# KUTIPAN DOKUMEN
**********

Thariqat lainnya yang pernah diambil oleh Syeikh adalah
Thariqat Nashiriyah dari Sayid Abu Abdillah Muhammad bin Abdillah An-Nazani.
Tidak berapa lama thariqat ini pun ditinggalkan. KemudianThariqat Sayid
Muhammad Al-Habib bin Muhammad, seorang kutub yang masyhur dengan Al-Ghamari
As-sijlimasi Ash-Shadiqi (w. th. 1165 H.) melalui orang yang telah mendapatkan
izin. Thariqat ini pun ditinggalkan.
Selanjutnya Syeikh mengambil ijazah dari Tokoh Malamatiyah,
Sayid Abul Abbas Ahmad Ath-Thawas di Tazah. Ath-Thawas mengajarkan salah satu
isim (nama ilahi) kepadanya dan berkata:
“Tetaplah khalwat, menyendiri dan dzikir. Sabarlah, sehingga
Alloh memberikan futuh kepadamu. Sesungguhnya dirimu akan memperoleh kedudukan
yang agung.”
Perkataan At-Thawas agaknya tidak ditanggapi oleh Syeikh
Ahmad Tijani, sehingga ia mengulangi perkataannya:
“Tetapkanlah dzikir ini dan abadikan, tanpa harus kholwah dan
meyendiri. Maka Alloh akan memberikan futuh kepadamu atas keadaan tersebut.”
Perkataan At-Thawas yang kedua ini tidak banyak dikutip.
Justru perkataan pertama yang banyak ditulis. Padahal perkataan yang kedualah
yang menunjukkan pokok dasar pemikiran Syeikh At-Tijani yang kemudian menjadi
ciri utama Thariqatnya. Di samping itu, Ath-Thawas juga memberikan isyarat dari
kedudukan yang akan diperoleh Syeikh. Beliau melakukan dzikir tersebut tidak
lama, kemudian meninggalkannya. At-Thawas meninggal pada tanggal 18 Jumadil Ula
1204 H di Tazah.

**********

# MATERI YANG DITAMPILKAN
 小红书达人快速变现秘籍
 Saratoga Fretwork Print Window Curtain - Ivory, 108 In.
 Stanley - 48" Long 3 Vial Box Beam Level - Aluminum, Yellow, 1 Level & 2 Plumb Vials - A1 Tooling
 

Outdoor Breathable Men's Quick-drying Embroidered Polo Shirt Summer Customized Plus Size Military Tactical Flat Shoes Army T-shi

**********

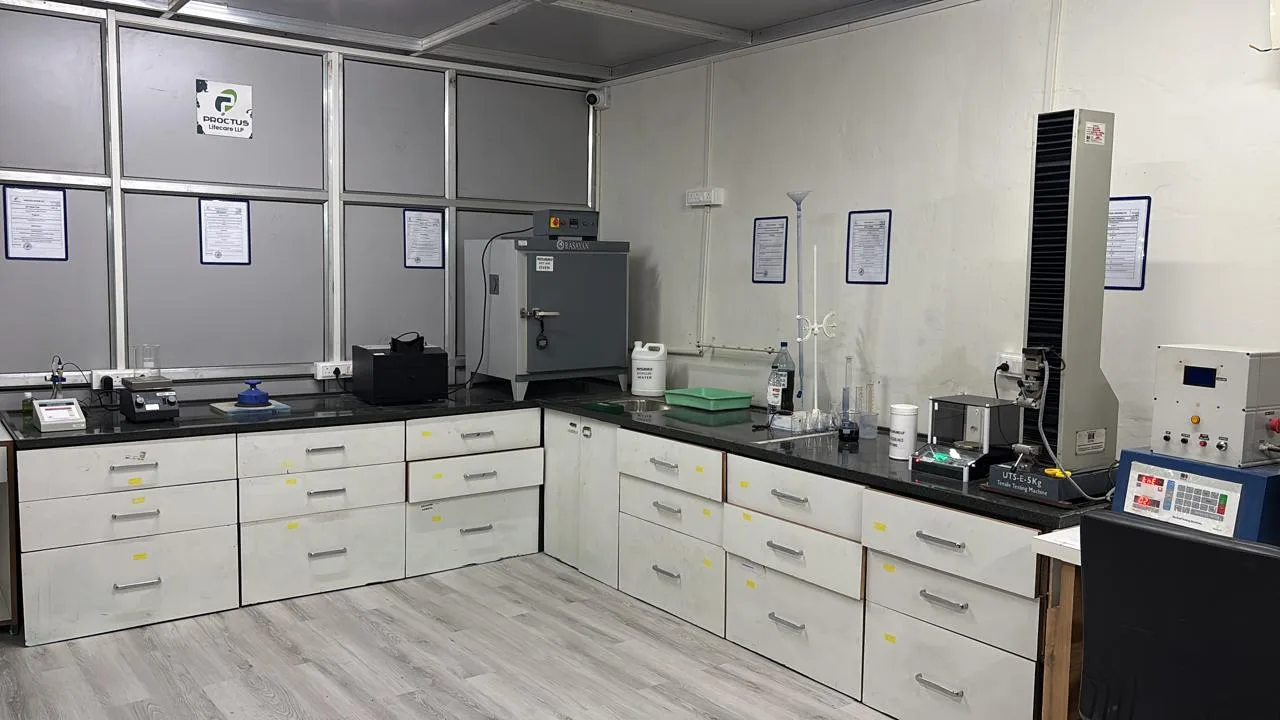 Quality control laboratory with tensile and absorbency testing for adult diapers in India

**********

# TUGAS
Lanjutkan kutipan dokumen tentang riwayat thariqat yang pernah diambil Syeikh Ahmad Tijani, dimulai setelah kalimat terakhirnya.

# HASIL TUGAS
Dalam proses pencarian ini, Syeikh banyak mengetahui
beberapa aliran Thariqat dan mengamalkannya. Meskipun kemudian tidak
diteruskan. Karena adanya Inayah Robbaniyah untuk menolaknya dan tidak
mengambilnya. Kecuali dari Nabi Muhammad SAW secara langsung. Sebagai kekhasan
seorang yang mempunyai cita-cita tinggi.
Sebagaimana telah diterangkan terdahulu, bahwa setelah
melakukan lawatannya ke Fas, Syeikh menetap di Zawiyahnya Sayid Abdul Qadir bin
Muhammad di Shahara Dzar, tidak jauh dari Ain Madhi. Sebagaimana petunjuk yang
diperoleh sebelumnya. Bahwa futuhnya akan diperoleh di sana.
Syeikh memasuki Tunisia pada tahun 1180 H. Di daerah Azwawi,
Al-Jazair Syeikh menemui seorang guru besar yang arif, Sayid Abu Abdillah
Muhammad bin Abdurrohman Al-Azhari. Syeikh mengambil Thariqat Khalwatiyah
darinya. Al-Azhari meninggal pada permulaan Muharam tahun 1180 H.
Selanjutnya Syeikh menuju ke Tilmisan pada tahun 1181 dan
menetap di sana. Syeikh mengabdikan dirinya dengan ibadah dan membaca ilmu.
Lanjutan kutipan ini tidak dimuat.